L’évolution de la pandémie étant incertaine de par le monde entier, continuer à miser sur la vaccination ne semble pas être un vain mot pour le ministre qui l’a clairement affirmé. «Nous n’allons pas arrêter la vaccination jusqu’à ce que l’épidémie disparaisse», a-t-il indiqué. C’est que l’Algérie dispose d’«un stock important» de plusieurs vaccins anti-Covid-19 qu’elle n’arrive pas à inoculer à la population en raison de la forte réticence de cette dernière. Les stocks au niveau de l’Institut Pasteur d’Algérie, dans les hôpitaux et autres centres vaccinaux dépassent 11 millions de doses. Et «si le rythme de la vaccination ne décolle pas et reste semblable au rythme actuel faible, nous en aurons pour deux années de vaccination !», selon le Pr Benbouzid.
Aux stocks disponibles viendront s’ajouter de nouvelles doses que l’Algérie devra recevoir du système onusien Covax. Ce qui pourrait poser un véritable problème, celui de la péremption des vaccins. En effet, des lots importés sont déjà arrivés à la date de péremption en novembre dernier, rappelle-t-on, de même que d’autres seront périmés en mars prochain, comme l’ont souligné des membres du Comité scientifiques de suivi de la pandémie de Covid-19 ainsi que le directeur général de l’Institut Pasteur d’Algérie.
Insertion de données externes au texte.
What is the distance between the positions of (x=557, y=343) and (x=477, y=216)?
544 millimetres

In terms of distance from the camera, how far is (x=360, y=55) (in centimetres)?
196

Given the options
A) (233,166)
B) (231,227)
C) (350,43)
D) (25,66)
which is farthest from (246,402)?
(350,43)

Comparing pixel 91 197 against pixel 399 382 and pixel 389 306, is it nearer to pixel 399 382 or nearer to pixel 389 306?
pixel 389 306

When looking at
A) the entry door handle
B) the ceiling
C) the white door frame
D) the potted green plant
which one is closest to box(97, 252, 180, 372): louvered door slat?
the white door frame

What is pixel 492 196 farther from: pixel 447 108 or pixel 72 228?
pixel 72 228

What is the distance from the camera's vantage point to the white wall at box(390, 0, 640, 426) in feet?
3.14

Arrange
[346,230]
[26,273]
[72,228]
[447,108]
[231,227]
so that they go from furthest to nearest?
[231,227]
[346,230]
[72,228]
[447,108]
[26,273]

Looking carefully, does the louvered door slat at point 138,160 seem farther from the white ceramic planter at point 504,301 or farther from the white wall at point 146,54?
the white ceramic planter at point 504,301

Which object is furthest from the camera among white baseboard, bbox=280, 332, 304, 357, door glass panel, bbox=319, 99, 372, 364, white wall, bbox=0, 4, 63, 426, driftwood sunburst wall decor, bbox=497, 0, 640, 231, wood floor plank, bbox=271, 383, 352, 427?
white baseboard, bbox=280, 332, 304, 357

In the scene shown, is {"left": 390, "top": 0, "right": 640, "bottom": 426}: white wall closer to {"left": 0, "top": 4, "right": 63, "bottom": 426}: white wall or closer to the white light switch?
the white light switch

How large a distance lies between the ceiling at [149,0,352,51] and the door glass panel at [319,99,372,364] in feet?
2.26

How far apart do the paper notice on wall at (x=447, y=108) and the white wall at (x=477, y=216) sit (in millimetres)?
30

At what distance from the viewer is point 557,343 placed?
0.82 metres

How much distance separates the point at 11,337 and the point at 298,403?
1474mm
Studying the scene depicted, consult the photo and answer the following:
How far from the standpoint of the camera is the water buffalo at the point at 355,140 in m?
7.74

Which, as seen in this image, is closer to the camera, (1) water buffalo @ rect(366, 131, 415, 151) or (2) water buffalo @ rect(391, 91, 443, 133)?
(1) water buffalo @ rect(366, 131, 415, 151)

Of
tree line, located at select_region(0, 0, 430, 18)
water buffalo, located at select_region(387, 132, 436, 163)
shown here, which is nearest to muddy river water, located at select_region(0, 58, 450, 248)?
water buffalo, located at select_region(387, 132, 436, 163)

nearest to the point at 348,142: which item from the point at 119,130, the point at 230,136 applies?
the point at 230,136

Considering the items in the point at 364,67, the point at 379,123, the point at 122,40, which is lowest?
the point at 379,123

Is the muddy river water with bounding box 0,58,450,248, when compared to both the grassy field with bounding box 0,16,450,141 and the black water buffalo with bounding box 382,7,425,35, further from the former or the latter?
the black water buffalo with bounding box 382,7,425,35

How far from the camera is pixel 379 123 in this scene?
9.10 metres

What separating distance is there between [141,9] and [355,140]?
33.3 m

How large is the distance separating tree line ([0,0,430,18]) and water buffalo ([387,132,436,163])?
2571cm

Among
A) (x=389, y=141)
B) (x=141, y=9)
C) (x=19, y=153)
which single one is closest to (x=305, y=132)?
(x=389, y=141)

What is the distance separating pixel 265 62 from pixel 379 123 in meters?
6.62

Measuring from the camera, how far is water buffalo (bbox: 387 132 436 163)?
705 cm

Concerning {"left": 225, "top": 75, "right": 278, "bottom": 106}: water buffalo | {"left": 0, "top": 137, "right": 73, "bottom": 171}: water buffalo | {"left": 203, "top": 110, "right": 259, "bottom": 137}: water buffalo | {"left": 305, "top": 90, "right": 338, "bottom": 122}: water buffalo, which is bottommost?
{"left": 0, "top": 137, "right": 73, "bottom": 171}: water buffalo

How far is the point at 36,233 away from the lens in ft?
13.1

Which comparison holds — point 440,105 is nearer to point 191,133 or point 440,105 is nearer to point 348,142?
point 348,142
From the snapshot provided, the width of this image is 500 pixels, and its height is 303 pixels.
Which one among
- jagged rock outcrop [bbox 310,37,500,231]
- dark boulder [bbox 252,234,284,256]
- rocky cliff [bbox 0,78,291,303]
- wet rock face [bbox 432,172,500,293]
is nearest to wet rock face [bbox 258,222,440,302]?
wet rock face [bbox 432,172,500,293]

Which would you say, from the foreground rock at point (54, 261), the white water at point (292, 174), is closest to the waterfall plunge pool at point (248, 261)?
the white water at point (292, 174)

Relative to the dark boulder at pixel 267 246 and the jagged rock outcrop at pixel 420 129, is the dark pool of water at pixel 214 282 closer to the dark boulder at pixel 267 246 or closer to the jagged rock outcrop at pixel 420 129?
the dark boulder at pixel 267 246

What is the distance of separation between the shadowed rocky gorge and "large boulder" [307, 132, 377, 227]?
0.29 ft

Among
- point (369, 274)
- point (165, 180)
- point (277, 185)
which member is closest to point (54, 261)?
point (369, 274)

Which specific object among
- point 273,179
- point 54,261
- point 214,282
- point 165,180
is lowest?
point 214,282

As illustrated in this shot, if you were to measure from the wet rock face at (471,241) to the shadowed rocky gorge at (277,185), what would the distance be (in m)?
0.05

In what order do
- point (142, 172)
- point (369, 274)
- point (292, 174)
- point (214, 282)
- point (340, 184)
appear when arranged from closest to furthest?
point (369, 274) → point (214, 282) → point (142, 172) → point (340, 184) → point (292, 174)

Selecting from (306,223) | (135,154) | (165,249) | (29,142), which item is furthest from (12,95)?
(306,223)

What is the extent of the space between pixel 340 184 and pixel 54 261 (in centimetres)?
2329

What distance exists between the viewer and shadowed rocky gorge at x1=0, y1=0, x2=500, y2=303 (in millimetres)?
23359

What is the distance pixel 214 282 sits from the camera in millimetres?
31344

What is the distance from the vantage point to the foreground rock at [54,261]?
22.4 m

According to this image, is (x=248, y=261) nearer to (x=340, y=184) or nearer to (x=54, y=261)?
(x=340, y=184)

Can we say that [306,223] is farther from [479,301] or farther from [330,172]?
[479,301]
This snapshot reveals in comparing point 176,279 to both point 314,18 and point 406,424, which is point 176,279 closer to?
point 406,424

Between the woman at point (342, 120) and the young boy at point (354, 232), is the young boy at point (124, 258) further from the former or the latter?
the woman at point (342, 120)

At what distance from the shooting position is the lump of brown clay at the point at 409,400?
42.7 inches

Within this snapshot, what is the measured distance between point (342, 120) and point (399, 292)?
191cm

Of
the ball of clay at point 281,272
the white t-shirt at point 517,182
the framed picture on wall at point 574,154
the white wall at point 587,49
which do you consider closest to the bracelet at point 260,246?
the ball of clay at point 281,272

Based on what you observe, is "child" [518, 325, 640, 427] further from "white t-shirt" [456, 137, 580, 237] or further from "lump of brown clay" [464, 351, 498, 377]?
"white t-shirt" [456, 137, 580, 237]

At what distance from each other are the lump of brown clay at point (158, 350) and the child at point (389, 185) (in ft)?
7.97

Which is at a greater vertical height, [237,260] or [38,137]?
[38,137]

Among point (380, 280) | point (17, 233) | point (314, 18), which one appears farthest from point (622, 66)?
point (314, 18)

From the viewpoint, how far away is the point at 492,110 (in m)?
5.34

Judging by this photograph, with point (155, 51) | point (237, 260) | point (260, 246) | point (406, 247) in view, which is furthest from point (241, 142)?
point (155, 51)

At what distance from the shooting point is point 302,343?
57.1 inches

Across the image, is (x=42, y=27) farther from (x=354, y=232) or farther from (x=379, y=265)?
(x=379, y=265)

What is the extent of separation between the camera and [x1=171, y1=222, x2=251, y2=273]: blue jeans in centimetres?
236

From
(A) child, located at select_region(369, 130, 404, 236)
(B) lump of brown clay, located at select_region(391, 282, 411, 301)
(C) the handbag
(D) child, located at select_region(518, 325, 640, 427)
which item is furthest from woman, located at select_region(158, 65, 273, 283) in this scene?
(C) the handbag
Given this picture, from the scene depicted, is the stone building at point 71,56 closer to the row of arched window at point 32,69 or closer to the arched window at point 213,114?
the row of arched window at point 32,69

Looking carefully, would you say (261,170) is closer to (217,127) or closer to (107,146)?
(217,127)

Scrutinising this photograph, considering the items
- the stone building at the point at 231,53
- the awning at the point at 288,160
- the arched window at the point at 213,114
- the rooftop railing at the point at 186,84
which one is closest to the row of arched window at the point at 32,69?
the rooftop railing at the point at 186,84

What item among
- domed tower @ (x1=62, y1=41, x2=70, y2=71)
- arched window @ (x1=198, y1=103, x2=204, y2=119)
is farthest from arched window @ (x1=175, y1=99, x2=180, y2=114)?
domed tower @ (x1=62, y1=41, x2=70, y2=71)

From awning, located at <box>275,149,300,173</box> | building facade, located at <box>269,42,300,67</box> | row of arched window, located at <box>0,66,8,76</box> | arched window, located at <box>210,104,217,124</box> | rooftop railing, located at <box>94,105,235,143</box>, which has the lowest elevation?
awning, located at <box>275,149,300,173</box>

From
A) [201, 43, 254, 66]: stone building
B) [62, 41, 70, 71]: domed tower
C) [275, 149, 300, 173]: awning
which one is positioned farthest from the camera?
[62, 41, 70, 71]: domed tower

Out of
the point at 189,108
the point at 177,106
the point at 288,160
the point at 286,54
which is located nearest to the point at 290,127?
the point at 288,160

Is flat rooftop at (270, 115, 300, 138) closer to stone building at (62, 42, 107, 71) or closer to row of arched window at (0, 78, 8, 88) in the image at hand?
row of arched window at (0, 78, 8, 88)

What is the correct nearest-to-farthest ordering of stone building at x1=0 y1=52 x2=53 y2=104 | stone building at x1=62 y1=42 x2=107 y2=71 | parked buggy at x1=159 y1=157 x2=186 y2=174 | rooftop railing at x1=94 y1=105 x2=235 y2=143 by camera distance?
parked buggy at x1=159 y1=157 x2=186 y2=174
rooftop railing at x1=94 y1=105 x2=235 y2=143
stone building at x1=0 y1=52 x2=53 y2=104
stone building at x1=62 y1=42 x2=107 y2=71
«Nous allons voir les dates de péremption des vaccins que nous devons recevoir de Covax. Si l’échéance de la péremption est proche, nous ne pourrons pas l’accepter car nous avons déjà suffisamment de doses» pour le court terme, a fait savoir le ministre. Une occasion pour lui de réitérer son appel à la vaccination, réfutant «les dires qui font croire que le vaccin cause des décès et des effets secondaires graves», relevant que ces derniers sont légers et que les anti-Covid-19 évitent au malade de développer une forme grave de la maladie et se retrouver en réanimation. Le taux de vaccination national peine à se redresser en dépit des nombreuses campagnes menées à travers le territoire national. Un peu plus de 13 millions de personnes sont vaccinées, dont 6,27 millions ayant reçu les deux doses représentant 30,14% des 20 millions de personnes à vacciner pour atteindre l’immunité collective de 70%. Un taux que l’Algérie s’était fixé comme objectif à atteindre à la fin de 2021.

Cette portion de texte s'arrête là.